WHAT YOU ARE ASKED TO DO
Reproduce the data exactly and drop any pictures it holds.
(PROVIDED DATA begins)
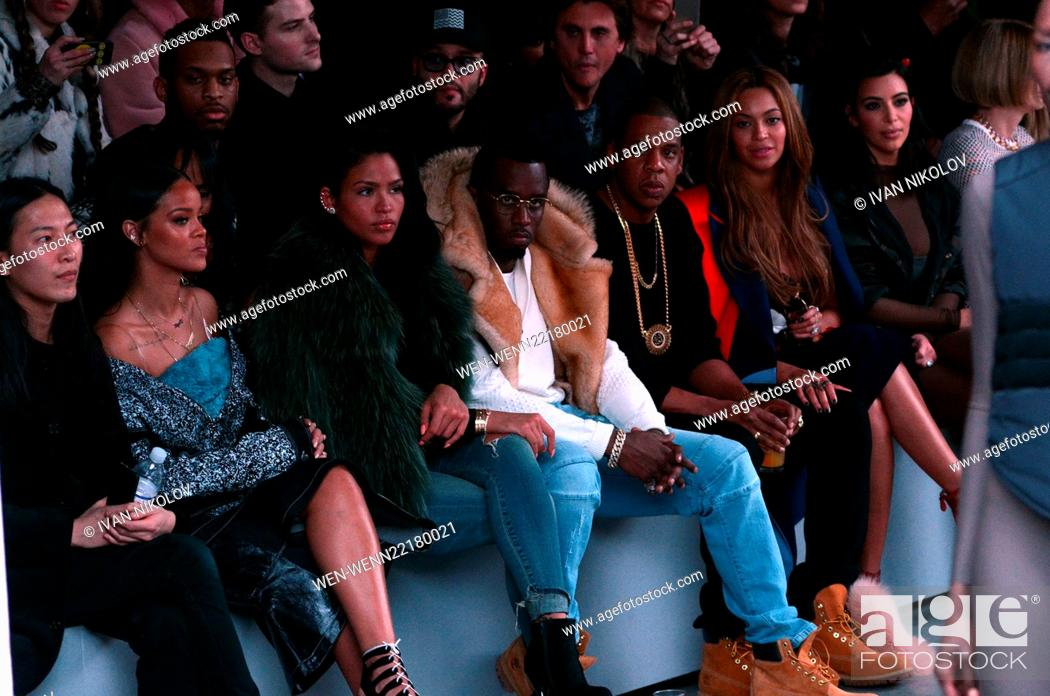 161279baa Stock Photo - Mercedes Benz Fashion Week - Kanye West and Adidas Originals  - Inside Featuring  Rihanna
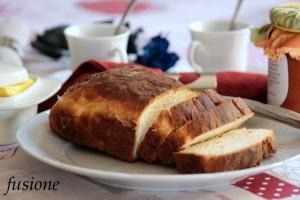 pane a cassetta fatto a mano / ricetta facile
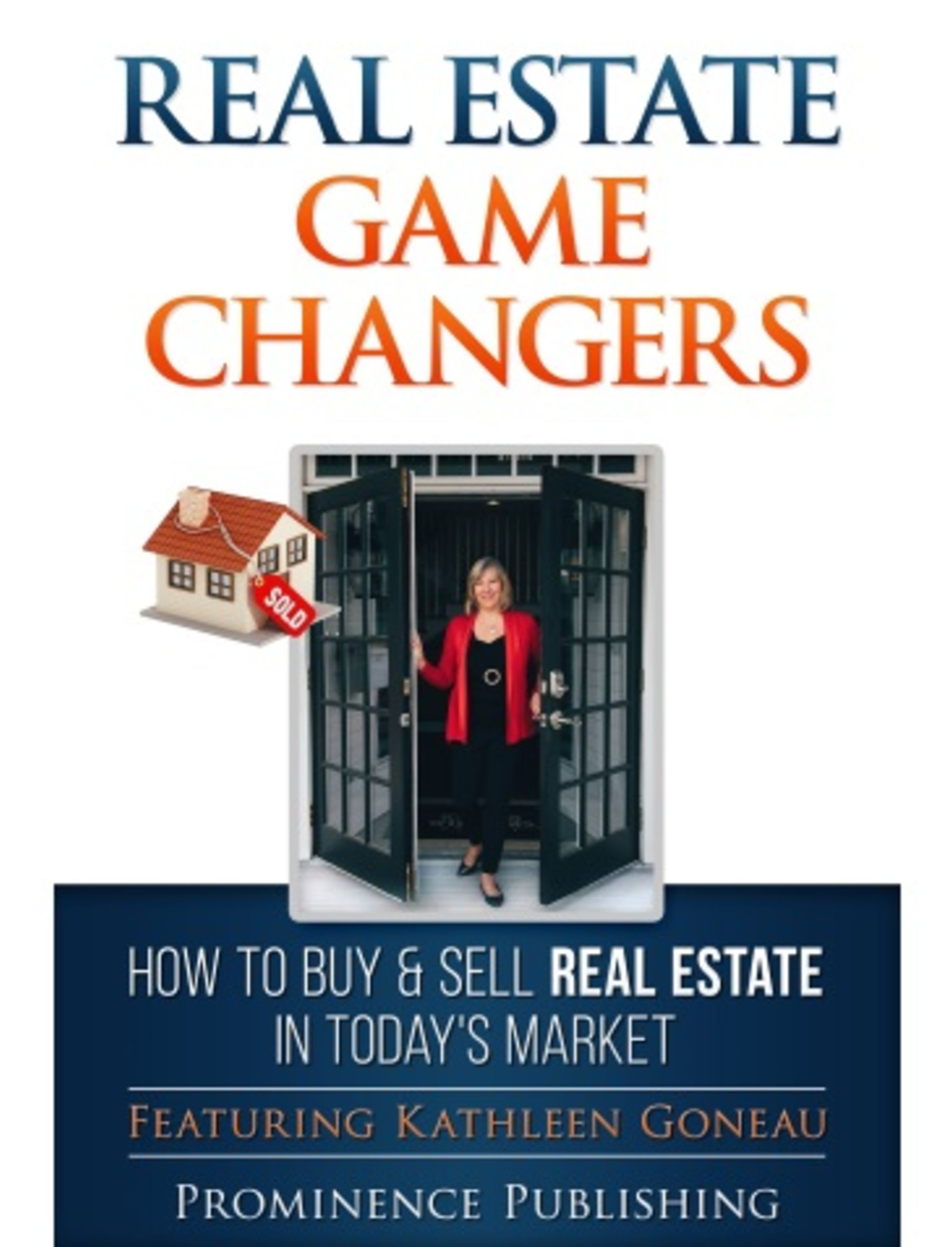 Real Estate Game Changers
(PROVIDED DATA ends)
RESULT OF THE EXERCISE
 161279baa Stock Photo - Mercedes Benz Fashion Week - Kanye West and Adidas Originals  - Inside Featuring  Rihanna
 pane a cassetta fatto a mano / ricetta facile
 Real Estate Game Changers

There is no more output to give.